• _PROVIDED DATA_:
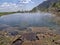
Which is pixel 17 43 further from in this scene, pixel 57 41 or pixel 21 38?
pixel 57 41

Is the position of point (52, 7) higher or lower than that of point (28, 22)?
lower

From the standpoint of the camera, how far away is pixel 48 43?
12.2 meters

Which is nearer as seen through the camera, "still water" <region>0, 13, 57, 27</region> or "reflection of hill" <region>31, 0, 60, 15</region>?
"still water" <region>0, 13, 57, 27</region>

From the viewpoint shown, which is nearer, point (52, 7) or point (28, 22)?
point (28, 22)

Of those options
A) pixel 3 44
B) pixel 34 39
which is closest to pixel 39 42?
pixel 34 39

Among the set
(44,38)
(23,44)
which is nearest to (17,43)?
(23,44)

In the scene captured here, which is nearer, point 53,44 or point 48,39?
point 53,44

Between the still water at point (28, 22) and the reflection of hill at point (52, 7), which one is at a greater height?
the still water at point (28, 22)

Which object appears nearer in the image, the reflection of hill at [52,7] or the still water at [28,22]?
the still water at [28,22]

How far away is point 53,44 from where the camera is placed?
1235 cm

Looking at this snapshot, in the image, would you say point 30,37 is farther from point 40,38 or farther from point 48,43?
point 48,43

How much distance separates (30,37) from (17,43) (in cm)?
122

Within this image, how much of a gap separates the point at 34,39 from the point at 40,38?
0.56 meters

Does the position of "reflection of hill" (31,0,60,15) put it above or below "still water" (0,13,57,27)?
below
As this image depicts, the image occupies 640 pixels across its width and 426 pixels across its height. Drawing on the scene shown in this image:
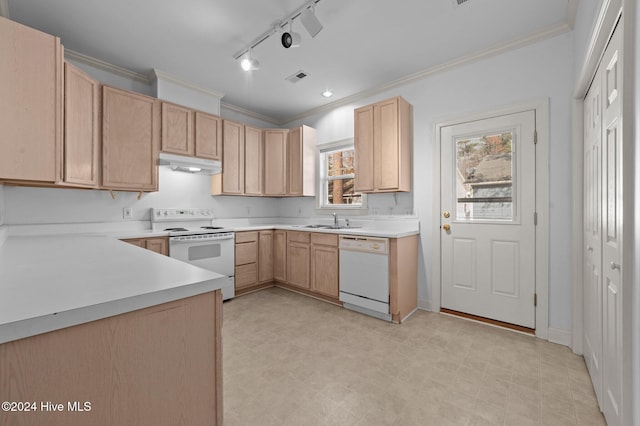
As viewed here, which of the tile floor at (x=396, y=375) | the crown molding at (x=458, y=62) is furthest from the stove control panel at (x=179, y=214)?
the crown molding at (x=458, y=62)

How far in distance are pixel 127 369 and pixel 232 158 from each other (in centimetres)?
361

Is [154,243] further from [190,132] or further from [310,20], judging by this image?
[310,20]

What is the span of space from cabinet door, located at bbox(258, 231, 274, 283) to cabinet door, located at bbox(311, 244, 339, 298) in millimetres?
825

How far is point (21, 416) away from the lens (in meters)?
0.62

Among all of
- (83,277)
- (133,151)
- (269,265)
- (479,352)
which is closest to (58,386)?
(83,277)

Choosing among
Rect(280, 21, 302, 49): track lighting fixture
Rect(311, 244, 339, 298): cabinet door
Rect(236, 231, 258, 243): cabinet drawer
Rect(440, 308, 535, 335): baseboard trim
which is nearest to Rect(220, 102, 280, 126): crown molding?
Rect(236, 231, 258, 243): cabinet drawer

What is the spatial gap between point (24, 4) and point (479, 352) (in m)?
4.64

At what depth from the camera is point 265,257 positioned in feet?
13.6

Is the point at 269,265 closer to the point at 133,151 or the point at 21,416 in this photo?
the point at 133,151

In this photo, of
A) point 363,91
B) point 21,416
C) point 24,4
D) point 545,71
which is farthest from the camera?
point 363,91

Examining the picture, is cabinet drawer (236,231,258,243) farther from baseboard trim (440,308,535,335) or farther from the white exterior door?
baseboard trim (440,308,535,335)

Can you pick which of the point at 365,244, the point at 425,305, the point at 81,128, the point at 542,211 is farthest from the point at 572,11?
the point at 81,128

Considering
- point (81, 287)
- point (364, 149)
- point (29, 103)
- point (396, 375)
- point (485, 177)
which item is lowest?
point (396, 375)

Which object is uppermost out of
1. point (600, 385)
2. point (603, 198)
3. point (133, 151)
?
point (133, 151)
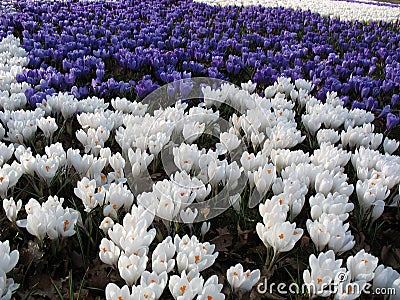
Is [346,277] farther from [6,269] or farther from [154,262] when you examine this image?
[6,269]

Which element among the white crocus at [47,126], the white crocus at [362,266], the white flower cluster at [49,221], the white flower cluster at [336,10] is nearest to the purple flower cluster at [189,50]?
the white crocus at [47,126]

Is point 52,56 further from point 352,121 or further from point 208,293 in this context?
point 208,293

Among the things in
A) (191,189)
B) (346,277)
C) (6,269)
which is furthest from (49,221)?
(346,277)

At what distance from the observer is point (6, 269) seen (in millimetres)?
2080

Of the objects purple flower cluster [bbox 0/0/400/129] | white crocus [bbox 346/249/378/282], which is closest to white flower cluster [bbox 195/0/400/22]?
purple flower cluster [bbox 0/0/400/129]

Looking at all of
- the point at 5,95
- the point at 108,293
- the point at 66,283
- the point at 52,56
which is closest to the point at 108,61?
the point at 52,56

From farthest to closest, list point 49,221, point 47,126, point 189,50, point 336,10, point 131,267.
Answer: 1. point 336,10
2. point 189,50
3. point 47,126
4. point 49,221
5. point 131,267

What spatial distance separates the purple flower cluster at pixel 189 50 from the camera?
523 cm

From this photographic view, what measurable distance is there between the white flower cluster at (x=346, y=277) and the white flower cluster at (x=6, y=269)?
4.29 feet

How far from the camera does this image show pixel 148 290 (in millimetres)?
1905

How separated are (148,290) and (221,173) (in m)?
1.15

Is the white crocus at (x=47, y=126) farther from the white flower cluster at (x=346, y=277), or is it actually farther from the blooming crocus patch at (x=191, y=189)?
the white flower cluster at (x=346, y=277)

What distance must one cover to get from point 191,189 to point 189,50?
173 inches

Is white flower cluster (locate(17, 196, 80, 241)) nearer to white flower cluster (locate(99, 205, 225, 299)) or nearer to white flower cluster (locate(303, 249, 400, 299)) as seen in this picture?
white flower cluster (locate(99, 205, 225, 299))
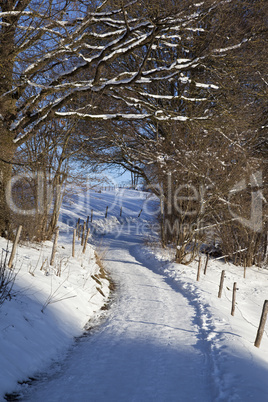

• _WHAT YOU WILL DO_: Rewrite all of the items with every "reflection of hill" swapped for "mirrored hillside" and everything else kept the same. Omit the pictures from your answer.

• _WRITTEN RESPONSE_:
Which is pixel 17 43 further from in this scene, pixel 57 41 or pixel 21 38?
pixel 57 41

Is the position of point (52, 7) higher or lower than that of point (28, 22)?
lower

From the standpoint of the camera, how far away is pixel 48 43?
12.2 meters

Which is nearer as seen through the camera, "still water" <region>0, 13, 57, 27</region> or "mirrored hillside" <region>31, 0, 60, 15</region>?
"still water" <region>0, 13, 57, 27</region>

From the viewpoint shown, which is nearer, point (52, 7) or point (28, 22)?
point (28, 22)

Of those options
A) pixel 3 44
B) pixel 34 39
which is closest to pixel 39 42?
pixel 34 39

Among the set
(44,38)
(23,44)
which is nearest to (17,43)?
(23,44)

In the scene captured here, which is nearer, point 53,44 or point 48,39?
point 53,44

Between the still water at point (28, 22) and the mirrored hillside at point (52, 7), which one is at a greater height?
the still water at point (28, 22)

Which object appears nearer in the image, the mirrored hillside at [52,7] or the still water at [28,22]?
the still water at [28,22]

How far away is point 53,44 from where the camera is placed?
1235 cm

Looking at this snapshot, in the image, would you say point 30,37 is farther from point 40,38 or farther from point 48,43?
point 48,43

How much distance separates (30,37) from (17,43) (in cm)?
122

Within this image, how much of a gap separates the point at 34,39 from the point at 40,38?
0.56 meters

Does the position of "mirrored hillside" (31,0,60,15) put it above or below "still water" (0,13,57,27)?
below
As this image depicts, the image occupies 640 pixels across its width and 426 pixels across its height. Drawing on the scene shown in this image:
As viewed here, which of the tile floor at (x=396, y=375) | the crown molding at (x=458, y=62) is furthest from the stove control panel at (x=179, y=214)?
the crown molding at (x=458, y=62)

How far in distance are pixel 127 369 and pixel 232 158 from each other (in centimetres)?
361

Is [154,243] further from [190,132] or further from [310,20], judging by this image?
[310,20]

What is the span of space from cabinet door, located at bbox(258, 231, 274, 283) to cabinet door, located at bbox(311, 244, 339, 298) in millimetres?
825

How far is point (21, 416) away from the lens (in meters)?
0.62

Among all of
- (83,277)
- (133,151)
- (269,265)
- (479,352)
which is closest to (58,386)?
(83,277)

Choosing among
Rect(280, 21, 302, 49): track lighting fixture
Rect(311, 244, 339, 298): cabinet door
Rect(236, 231, 258, 243): cabinet drawer
Rect(440, 308, 535, 335): baseboard trim
which is nearest to Rect(220, 102, 280, 126): crown molding?
Rect(236, 231, 258, 243): cabinet drawer

What is the spatial gap between point (24, 4) and point (479, 352) (in m)?
4.64

At what depth from the camera is point 265,257 positioned in feet?
13.6

Is the point at 269,265 closer to the point at 133,151 or the point at 21,416 in this photo?
the point at 133,151

In this photo, of
A) point 363,91
B) point 21,416
C) point 24,4
D) point 545,71
which is farthest from the camera?
point 363,91

Examining the picture, is cabinet drawer (236,231,258,243) farther from baseboard trim (440,308,535,335) or farther from the white exterior door?
baseboard trim (440,308,535,335)

Can you pick which of the point at 365,244, the point at 425,305, the point at 81,128, the point at 542,211 is farthest from the point at 572,11?
the point at 81,128

Considering
- point (81, 287)
- point (364, 149)
- point (29, 103)
- point (396, 375)
- point (485, 177)
which item is lowest?
point (396, 375)

Which object is uppermost out of
1. point (600, 385)
2. point (603, 198)
3. point (133, 151)
?
point (133, 151)
Is [346,277] farther from [6,269] or farther from [154,262] when you examine this image?
[6,269]

Which element among the white crocus at [47,126], the white crocus at [362,266], the white flower cluster at [49,221], the white flower cluster at [336,10] is nearest to the purple flower cluster at [189,50]?
the white crocus at [47,126]

Is point 52,56 further from point 352,121 or further from point 208,293 in this context?
point 208,293

Among the things in
A) (191,189)
B) (346,277)
C) (6,269)
which is furthest from (49,221)?
(346,277)

At what distance from the observer is point (6, 269) seen (in millimetres)?
2080

Of the objects purple flower cluster [bbox 0/0/400/129] | white crocus [bbox 346/249/378/282], which is closest to white flower cluster [bbox 195/0/400/22]?
purple flower cluster [bbox 0/0/400/129]

Looking at all of
- the point at 5,95
- the point at 108,293
- the point at 66,283
- the point at 52,56
which is closest to the point at 108,61?
the point at 52,56

From farthest to closest, list point 49,221, point 47,126, point 189,50, point 336,10, point 131,267.
Answer: 1. point 336,10
2. point 189,50
3. point 47,126
4. point 49,221
5. point 131,267

What spatial distance separates the purple flower cluster at pixel 189 50 from the camera?
523 cm

From this photographic view, what measurable distance is there between the white flower cluster at (x=346, y=277) and the white flower cluster at (x=6, y=269)?
4.29 feet

How far from the camera does this image show pixel 148 290 (in millimetres)?
1905

How separated are (148,290) and (221,173) (in m)?
1.15

Is the white crocus at (x=47, y=126) farther from the white flower cluster at (x=346, y=277), or is it actually farther from the blooming crocus patch at (x=191, y=189)?
the white flower cluster at (x=346, y=277)

What distance must one cover to get from point 191,189 to point 189,50?
173 inches

Is white flower cluster (locate(17, 196, 80, 241)) nearer to white flower cluster (locate(99, 205, 225, 299)) or nearer to white flower cluster (locate(303, 249, 400, 299)) as seen in this picture?
white flower cluster (locate(99, 205, 225, 299))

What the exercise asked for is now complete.